According to an article written by ThisDay newspaper on September 13, 2016, “It would be recalled that in a bid to enforce Maimuna’s rights and secure her release, Avocats Sans Frontières France had filed and won a case at the ECOWAS Community Court of justice on her behalf. The ECOWAS Court had in its final judgment delivered on June 10, 2014 in suit no: ECW/CCJ/APP/15/13 declared that the death sentence passed on Maimuna for an offence, she committed as a minor amounted to an infringement of her right to life. The Court awarded N5m damages to be paid to her by the Nigerian Government as compensation for the said infringement and N1m as costs.
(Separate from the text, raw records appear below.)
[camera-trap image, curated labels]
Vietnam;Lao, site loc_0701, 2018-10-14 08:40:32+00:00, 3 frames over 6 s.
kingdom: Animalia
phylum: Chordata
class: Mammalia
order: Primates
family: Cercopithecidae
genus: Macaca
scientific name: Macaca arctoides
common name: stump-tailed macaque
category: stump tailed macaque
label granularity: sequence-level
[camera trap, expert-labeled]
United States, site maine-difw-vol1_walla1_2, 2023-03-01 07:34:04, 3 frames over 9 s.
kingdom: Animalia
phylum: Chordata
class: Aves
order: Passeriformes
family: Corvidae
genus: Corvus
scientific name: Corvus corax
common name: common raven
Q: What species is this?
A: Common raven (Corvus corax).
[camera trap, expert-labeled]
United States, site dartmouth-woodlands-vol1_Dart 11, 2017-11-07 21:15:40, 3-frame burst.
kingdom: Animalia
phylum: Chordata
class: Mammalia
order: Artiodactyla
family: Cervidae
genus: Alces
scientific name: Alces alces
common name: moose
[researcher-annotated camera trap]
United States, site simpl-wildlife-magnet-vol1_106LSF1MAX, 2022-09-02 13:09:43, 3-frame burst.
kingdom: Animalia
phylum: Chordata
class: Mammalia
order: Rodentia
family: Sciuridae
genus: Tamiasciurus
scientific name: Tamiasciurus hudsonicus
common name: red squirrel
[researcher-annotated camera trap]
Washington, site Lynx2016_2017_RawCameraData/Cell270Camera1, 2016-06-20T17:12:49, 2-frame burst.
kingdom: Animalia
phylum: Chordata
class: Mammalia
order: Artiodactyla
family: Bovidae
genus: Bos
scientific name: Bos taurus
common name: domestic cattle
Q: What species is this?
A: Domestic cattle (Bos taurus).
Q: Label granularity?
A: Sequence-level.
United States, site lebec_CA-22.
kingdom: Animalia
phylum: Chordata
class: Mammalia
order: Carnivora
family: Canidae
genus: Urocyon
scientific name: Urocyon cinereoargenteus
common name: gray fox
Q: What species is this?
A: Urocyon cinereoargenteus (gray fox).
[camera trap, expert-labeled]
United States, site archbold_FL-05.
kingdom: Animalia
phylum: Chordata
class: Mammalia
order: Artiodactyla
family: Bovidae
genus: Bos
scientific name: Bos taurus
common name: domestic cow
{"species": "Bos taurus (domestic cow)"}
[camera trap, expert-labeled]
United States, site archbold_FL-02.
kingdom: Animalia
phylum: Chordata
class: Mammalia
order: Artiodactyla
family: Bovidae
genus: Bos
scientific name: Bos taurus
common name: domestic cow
More than two years after the delivery of that landmark judgment, the Nigerian Government is yet to comply with the decision of the ECOWAS Court. This case was handled on the platform of the SAVING LIVES (SALI) project of ASF France (a project against the death penalty).”
The death sentence passed on Maimuna Abdulmumini was set aside by the Court of Appeal and it ordered that she be held at the pleasure of the governor.
Angela Uwandu, the Head of Office of Avocats Sans Frontieres France reacted to the release of Maimuna saying, “Although the road to Justice for Maimuna, a victim of early forced marriage, has been long and excruciating, justice has been served nonetheless. We are extremely glad that Maimuna has now been reunited with her family.”
The plight of Maimuna is one of so many victims who do not have someone to speak for them. It also exposes how weak the law is when it comes to protecting the interest of minors in Nigeria. Her case reminds us of Wasila Umar who was also a child bride accused of killing her husband in 2014 in Kano.